DAILY NEWS CLIP: February 9, 2026

Limits on care denials in Medicare stall again


Axios – Monday, February 9, 2026
By Peter Sullivan

Long-running efforts to limit health plans’ ability to deny or delay physician-ordered care are on hold again, despite mounting congressional frustration with insurers.

Why it matters: By leaving a measure addressing so-called prior authorization reviews out of the bipartisan health package last week, lawmakers may have lost the chance to address a major source of aggravation for patients and doctors before the midterms.

Driving the news: Efforts to streamline the prior authorization process in Medicare Advantage have come close in recent sessions of Congress before stalling over cost concerns.

This year, one such measure — which would take steps to require insurers to cut down the time to make decisions and adopt electronic systems to smooth the process — was left out of the health package that was folded into the latest government funding deal.

“It’s a missed opportunity, but it’s not the last opportunity,” said Charlene MacDonald, CEO of the Federation of American Hospitals. “That certainty that seniors are going to get the care that they deserved in a timely manner is still important.”

Between the lines: Republicans and President Trump have increased their attacks on health insurers, including bringing in executives for a hearing last month that showcased bipartisan concerns over prior authorization.

“Republicans today sound a lot like Democrats have sounded for a long time, saying there’s way too much profit, they’re taking too much money out of the system,” said Rep. Ami Bera (D-Calif.), who’s pushing for changes.

But it remains to be seen if the rhetoric translates into any action.

There were nearly 53 million prior authorization requests in Medicare Advantage in 2024, per KFF, with about 8% fully or partially denied. Government auditors have also found high rates of denials in Medicaid-managed care plans.

The Biden administration tried to address the issue through regulations, but Congress split in 2024 on whether to simply codify those rules or add changes backed by Democrats that addressed the use of AI to deny medically necessary care.

The legislation considered this year was scored as having no new costs, in part because it would make permanent steps already taken in regulation. But there were lingering questions about whether Medicare administrators will need more money to implement changes.

Insurers continue to argue the pre-treatment reviews are necessary to weed out unnecessary and low-value care and contain health costs.

The intrigue: An added complication is a Trump administration push to test introducing more prior authorization in traditional Medicare.

That test, known as the WISeR model, aims to save money by cutting down on unnecessary procedures, in part by using AI.

Rep. Greg Landsman (D-Ohio) has introduced legislation to block the move. The House Energy and Commerce Committee held a hearing last month, but it is not expected to take action and block a Trump administration initiative.

A CMS spokesperson said the program “is limited to a few procedures that have been demonstrated to be overutilized or abused” and that “all non-affirmation is done by clinicians,” not AI.

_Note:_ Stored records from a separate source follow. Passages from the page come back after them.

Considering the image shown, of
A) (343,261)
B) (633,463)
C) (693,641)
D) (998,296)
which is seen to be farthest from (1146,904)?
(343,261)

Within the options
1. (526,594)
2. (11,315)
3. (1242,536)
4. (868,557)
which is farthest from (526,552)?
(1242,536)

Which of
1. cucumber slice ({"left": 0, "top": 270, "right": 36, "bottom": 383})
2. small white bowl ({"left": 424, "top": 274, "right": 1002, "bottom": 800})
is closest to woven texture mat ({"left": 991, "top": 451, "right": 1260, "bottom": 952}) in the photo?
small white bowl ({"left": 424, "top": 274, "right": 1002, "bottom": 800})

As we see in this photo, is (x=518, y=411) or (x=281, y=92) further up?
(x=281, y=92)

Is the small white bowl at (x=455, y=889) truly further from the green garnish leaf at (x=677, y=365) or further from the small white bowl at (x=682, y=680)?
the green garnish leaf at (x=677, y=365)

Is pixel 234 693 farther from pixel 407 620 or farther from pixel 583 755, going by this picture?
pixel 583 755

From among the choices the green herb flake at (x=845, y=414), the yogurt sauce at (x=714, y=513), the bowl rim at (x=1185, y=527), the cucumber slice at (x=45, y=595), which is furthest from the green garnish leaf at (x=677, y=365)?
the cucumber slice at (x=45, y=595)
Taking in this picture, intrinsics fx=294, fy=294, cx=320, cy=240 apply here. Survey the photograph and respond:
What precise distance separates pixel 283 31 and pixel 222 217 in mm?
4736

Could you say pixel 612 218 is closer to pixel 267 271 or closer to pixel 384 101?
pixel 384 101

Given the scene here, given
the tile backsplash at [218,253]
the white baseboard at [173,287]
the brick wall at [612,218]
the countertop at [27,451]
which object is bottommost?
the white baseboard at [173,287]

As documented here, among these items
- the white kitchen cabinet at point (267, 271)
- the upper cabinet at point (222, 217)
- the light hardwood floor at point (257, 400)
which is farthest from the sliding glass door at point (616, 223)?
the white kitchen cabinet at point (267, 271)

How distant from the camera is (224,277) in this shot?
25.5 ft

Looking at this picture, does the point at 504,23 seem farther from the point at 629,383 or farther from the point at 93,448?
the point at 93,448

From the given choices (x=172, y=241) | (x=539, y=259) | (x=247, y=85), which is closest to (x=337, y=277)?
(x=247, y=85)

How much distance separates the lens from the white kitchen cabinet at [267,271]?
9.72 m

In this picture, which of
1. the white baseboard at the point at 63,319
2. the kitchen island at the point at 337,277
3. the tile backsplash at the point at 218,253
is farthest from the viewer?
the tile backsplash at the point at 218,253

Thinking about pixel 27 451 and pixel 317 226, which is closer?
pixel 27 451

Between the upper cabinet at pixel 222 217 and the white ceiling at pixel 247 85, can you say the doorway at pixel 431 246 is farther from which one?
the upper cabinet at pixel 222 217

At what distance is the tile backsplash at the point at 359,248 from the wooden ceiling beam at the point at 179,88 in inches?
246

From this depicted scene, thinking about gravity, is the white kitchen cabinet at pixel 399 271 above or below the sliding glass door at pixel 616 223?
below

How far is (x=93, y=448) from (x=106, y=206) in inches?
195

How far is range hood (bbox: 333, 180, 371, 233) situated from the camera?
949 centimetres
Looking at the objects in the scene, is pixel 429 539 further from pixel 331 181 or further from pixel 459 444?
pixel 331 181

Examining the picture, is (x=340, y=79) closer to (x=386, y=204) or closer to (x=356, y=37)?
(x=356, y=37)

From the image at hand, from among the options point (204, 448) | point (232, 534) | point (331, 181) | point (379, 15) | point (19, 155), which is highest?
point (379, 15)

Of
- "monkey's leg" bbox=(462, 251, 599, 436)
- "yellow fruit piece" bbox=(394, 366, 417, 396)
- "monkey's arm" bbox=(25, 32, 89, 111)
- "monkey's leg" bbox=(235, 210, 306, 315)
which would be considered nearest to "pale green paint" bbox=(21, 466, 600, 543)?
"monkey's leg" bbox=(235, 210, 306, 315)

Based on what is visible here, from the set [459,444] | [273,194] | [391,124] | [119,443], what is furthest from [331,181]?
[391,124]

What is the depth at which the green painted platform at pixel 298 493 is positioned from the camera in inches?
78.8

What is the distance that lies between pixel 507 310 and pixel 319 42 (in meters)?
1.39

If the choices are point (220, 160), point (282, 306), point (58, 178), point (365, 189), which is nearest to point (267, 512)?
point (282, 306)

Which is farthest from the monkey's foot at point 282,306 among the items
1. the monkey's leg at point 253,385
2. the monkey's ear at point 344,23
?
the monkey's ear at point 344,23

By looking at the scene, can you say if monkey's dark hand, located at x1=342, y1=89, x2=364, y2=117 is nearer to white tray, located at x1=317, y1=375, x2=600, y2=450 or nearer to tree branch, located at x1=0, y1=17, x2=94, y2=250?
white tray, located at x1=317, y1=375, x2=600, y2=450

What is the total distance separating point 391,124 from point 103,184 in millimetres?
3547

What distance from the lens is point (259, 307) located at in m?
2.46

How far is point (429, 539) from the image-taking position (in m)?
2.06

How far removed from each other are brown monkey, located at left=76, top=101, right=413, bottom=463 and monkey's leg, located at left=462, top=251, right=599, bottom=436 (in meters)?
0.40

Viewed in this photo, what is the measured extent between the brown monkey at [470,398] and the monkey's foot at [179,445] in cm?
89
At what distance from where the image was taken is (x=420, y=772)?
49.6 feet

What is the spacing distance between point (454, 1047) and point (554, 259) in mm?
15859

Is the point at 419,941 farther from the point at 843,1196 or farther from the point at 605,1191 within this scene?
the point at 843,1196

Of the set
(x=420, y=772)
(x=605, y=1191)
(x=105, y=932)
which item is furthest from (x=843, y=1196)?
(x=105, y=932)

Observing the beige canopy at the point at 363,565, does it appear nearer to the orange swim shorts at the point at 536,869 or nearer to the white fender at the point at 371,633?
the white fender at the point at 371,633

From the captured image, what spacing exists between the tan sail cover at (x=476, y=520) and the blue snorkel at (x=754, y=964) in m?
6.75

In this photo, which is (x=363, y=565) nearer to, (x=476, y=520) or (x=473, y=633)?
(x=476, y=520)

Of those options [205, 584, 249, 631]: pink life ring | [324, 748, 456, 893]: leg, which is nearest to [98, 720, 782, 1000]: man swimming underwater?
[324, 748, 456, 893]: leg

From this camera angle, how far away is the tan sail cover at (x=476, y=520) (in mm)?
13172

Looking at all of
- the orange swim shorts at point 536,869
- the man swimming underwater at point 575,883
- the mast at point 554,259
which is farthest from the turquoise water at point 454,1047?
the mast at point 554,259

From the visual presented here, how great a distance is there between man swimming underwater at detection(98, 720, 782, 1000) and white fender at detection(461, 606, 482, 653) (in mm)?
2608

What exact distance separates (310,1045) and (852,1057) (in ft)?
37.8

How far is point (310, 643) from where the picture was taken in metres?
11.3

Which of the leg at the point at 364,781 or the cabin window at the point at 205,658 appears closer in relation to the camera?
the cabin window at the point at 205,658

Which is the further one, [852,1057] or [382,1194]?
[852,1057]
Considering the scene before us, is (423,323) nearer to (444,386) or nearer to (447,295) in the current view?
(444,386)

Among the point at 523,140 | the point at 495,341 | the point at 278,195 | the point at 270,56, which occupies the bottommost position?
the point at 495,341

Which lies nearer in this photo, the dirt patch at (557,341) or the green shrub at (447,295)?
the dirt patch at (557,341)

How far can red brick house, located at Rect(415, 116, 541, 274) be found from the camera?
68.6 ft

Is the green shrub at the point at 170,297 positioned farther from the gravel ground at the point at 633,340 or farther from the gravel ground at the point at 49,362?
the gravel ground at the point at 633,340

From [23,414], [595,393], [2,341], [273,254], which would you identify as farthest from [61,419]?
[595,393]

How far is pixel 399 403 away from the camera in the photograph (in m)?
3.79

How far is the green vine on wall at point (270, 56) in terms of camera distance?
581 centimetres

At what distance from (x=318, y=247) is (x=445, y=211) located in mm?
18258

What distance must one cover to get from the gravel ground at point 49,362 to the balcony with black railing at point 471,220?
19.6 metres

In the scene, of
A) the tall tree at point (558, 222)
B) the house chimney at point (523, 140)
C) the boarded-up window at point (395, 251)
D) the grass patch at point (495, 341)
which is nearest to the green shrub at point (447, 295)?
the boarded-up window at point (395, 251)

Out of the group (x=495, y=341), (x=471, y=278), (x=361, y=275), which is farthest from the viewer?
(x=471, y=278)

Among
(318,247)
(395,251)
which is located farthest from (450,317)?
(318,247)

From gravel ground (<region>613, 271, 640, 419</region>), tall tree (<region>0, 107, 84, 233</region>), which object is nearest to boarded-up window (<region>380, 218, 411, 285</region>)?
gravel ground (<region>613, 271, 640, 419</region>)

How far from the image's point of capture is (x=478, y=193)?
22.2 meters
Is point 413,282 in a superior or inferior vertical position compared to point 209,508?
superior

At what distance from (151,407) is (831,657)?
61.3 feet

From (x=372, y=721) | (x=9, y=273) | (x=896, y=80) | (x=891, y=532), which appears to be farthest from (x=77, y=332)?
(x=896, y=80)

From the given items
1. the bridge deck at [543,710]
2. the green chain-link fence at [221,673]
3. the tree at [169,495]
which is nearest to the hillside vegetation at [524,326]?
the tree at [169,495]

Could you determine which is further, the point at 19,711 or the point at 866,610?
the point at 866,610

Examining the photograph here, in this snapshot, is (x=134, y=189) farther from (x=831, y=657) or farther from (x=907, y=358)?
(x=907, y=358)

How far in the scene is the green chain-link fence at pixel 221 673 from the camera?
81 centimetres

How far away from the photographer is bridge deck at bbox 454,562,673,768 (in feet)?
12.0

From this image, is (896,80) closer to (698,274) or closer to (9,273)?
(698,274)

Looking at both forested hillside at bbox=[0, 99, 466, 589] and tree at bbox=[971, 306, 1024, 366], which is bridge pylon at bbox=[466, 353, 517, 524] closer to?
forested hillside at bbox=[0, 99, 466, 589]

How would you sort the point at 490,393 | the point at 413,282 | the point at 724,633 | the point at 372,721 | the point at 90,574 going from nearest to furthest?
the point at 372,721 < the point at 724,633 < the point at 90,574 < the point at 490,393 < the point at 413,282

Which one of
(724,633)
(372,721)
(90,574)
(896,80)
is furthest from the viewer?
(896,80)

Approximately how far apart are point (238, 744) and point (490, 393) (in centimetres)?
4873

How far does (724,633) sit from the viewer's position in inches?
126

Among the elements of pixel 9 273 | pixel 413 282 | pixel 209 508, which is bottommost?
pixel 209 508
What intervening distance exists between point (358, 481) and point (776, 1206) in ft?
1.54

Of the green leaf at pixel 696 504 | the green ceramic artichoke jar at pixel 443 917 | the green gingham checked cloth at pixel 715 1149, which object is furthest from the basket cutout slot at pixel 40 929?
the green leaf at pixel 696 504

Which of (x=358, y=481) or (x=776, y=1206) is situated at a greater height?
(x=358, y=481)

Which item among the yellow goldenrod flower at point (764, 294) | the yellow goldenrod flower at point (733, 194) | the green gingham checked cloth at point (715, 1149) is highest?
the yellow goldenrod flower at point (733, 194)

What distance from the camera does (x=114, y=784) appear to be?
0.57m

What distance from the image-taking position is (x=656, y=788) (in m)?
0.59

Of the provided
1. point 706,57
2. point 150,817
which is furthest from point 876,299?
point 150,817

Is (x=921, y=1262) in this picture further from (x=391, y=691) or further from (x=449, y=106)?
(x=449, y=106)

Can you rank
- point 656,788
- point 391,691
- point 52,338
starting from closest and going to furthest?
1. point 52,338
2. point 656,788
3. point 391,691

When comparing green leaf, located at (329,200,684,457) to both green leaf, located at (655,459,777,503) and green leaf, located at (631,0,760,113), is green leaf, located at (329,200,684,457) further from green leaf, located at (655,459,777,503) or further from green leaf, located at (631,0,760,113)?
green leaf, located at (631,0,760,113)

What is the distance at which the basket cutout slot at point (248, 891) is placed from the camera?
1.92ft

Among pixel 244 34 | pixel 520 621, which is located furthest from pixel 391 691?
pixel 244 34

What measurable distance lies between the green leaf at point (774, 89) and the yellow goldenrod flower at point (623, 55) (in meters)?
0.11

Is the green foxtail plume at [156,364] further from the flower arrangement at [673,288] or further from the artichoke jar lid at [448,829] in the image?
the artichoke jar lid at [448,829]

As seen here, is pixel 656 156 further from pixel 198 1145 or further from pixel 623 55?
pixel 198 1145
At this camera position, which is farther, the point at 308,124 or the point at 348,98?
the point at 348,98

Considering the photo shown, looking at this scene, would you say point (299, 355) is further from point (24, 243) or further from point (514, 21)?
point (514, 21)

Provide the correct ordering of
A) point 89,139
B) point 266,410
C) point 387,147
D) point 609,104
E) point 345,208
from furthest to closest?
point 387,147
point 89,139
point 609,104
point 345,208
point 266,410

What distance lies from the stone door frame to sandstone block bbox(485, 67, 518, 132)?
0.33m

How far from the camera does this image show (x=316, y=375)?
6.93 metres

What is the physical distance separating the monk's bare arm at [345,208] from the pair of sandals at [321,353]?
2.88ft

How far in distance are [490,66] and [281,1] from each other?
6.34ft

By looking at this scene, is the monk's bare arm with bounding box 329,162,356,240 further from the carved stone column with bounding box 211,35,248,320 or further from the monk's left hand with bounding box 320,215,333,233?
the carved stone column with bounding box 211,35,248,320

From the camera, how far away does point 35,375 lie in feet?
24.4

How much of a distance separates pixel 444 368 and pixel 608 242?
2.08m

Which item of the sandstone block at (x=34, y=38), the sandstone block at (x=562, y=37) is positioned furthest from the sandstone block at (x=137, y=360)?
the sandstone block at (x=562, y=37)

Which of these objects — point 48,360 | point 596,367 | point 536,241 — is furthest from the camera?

The other side: Even those backing prior authorization changes acknowledge the reviews play a part in lowering health care spending.

The insurer group AHIP says the process ensures “every health care dollar is spent wisely,” which “helps hold down out-of-pocket costs for patients and premiums for everyone.”
The insurance industry made voluntary pledges last year with the Trump administration to simplify the practice.

Insurers are also not actively opposing the proposed Medicare Advantage changes — and some, like Humana, have endorsed the bill.

What we’re watching: Whether prior authorization resurfaces in another must-pass bill or remains a political talking point.

The bottom line: Bera said the process can be used for double-checking high-cost or rare treatments. “What we’ve seen over the last two decades, though, is that a lot of the health plans have started to just routinely prior auth things that don’t need to be prior auth’ed,” he said.

“It’s become more of a hassle factor, delay factor, often delaying care.”